╭─ Task inputs

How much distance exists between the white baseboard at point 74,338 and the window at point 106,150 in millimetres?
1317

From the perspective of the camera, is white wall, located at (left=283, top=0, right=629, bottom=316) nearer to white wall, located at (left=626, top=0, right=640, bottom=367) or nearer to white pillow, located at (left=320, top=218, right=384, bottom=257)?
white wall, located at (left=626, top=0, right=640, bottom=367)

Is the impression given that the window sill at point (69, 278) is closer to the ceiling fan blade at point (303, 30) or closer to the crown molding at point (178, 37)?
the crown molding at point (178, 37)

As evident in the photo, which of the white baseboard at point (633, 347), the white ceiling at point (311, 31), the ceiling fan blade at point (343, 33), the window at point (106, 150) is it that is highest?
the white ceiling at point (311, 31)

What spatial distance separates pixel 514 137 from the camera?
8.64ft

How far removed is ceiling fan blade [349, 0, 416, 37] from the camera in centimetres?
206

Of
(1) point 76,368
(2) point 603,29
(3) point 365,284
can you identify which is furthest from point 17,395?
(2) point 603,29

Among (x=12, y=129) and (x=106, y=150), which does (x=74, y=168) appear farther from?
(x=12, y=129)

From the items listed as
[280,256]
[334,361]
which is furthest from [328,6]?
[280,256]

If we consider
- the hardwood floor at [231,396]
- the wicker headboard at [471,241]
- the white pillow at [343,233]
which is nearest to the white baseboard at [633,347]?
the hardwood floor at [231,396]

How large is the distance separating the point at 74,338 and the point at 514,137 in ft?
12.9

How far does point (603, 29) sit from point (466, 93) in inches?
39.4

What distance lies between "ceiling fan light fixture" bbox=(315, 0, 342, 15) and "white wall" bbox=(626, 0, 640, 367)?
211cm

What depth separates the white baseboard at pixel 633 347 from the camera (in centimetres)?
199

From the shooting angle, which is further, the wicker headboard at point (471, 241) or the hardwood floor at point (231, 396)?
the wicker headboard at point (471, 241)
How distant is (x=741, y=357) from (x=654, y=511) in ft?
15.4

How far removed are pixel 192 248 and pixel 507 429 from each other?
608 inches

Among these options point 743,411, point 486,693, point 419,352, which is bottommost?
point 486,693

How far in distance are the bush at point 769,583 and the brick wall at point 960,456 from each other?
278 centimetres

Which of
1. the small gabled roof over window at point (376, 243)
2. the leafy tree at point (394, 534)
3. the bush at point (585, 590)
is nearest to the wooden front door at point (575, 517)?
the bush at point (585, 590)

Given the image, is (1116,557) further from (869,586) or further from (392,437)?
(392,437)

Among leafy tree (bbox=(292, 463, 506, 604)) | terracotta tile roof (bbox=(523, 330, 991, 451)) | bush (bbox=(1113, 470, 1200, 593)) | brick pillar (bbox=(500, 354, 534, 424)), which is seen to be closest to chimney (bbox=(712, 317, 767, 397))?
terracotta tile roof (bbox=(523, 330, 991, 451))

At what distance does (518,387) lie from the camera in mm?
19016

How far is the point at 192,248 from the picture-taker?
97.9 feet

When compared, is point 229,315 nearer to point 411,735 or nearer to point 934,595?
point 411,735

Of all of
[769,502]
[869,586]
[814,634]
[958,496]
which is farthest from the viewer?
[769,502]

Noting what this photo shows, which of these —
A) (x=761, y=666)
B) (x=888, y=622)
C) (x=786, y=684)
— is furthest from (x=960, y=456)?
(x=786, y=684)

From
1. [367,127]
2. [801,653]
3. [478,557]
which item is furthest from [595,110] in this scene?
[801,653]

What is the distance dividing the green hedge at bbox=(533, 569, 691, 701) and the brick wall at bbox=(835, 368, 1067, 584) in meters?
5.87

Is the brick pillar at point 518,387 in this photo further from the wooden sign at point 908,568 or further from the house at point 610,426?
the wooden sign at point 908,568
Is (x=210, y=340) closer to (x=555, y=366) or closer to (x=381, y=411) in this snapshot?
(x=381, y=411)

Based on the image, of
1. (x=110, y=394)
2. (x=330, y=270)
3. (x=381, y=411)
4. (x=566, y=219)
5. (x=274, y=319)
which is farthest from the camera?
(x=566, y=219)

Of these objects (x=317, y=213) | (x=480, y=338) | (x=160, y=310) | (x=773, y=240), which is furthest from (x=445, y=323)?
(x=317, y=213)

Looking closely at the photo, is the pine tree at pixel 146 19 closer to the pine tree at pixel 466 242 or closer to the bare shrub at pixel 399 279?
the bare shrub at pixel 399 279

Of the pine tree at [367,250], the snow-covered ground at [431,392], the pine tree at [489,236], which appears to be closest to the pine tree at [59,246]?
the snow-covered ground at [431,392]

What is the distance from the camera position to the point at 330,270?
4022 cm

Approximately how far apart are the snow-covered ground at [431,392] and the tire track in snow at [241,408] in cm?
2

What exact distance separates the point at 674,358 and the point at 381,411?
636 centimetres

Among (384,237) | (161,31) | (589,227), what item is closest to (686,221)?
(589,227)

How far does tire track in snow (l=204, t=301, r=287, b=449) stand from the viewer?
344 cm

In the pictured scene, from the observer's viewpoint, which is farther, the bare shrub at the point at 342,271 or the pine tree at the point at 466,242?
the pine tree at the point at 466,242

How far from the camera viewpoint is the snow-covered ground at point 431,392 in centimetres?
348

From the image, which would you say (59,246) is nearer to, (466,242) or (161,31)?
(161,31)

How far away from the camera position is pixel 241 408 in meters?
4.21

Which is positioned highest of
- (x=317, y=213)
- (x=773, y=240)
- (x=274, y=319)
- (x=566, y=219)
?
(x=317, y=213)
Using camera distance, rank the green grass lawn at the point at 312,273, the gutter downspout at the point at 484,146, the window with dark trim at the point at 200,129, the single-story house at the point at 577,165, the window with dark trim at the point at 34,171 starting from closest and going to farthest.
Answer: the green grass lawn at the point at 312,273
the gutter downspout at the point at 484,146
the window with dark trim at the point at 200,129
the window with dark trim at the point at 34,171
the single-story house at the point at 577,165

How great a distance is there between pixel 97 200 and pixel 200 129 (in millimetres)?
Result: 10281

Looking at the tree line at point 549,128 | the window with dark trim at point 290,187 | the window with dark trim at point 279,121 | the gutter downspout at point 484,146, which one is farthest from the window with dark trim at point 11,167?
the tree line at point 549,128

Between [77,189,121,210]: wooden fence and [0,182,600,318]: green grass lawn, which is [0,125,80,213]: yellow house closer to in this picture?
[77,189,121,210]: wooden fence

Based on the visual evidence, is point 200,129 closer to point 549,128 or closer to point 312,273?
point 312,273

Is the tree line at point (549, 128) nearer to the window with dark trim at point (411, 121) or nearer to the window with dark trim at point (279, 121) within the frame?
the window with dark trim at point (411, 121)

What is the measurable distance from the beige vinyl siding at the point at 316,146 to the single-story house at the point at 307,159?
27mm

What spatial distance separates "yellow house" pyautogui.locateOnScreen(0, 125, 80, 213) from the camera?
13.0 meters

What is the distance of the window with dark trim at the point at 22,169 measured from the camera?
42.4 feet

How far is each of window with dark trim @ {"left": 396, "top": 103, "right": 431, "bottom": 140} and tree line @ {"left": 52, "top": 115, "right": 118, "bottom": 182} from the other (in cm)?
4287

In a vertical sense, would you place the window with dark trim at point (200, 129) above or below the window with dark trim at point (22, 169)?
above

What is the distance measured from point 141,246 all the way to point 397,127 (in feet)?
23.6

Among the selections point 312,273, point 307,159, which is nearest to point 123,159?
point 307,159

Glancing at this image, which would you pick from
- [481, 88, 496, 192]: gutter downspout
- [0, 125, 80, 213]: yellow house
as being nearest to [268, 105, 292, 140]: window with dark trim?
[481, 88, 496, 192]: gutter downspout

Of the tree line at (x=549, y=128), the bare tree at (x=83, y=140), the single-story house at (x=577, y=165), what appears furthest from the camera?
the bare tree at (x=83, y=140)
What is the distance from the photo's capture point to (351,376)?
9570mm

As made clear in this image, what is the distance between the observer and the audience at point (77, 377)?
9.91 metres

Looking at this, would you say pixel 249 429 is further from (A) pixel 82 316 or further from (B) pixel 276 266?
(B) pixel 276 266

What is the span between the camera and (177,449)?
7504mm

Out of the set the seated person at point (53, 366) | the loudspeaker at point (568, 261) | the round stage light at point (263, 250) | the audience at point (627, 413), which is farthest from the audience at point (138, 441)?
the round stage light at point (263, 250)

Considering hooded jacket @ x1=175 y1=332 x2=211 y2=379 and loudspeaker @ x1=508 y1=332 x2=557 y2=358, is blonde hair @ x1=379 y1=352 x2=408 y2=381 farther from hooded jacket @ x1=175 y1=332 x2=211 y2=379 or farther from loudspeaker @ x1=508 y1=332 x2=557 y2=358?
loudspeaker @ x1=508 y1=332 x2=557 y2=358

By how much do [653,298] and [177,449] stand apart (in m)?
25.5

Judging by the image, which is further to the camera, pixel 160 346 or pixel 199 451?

╰─

• _Task objective_:
Quote the lines of the listing above that run from the line with "Considering hooded jacket" through its last line, both included, and nothing else.

• _Answer below_:
Considering hooded jacket @ x1=175 y1=332 x2=211 y2=379 and loudspeaker @ x1=508 y1=332 x2=557 y2=358, is blonde hair @ x1=379 y1=352 x2=408 y2=381 farther from hooded jacket @ x1=175 y1=332 x2=211 y2=379 or farther from loudspeaker @ x1=508 y1=332 x2=557 y2=358?
loudspeaker @ x1=508 y1=332 x2=557 y2=358

By how much do [653,298] and [177,449] stand apart (in m)?
25.5

Judging by the image, which is further to the camera, pixel 160 346 or pixel 199 451?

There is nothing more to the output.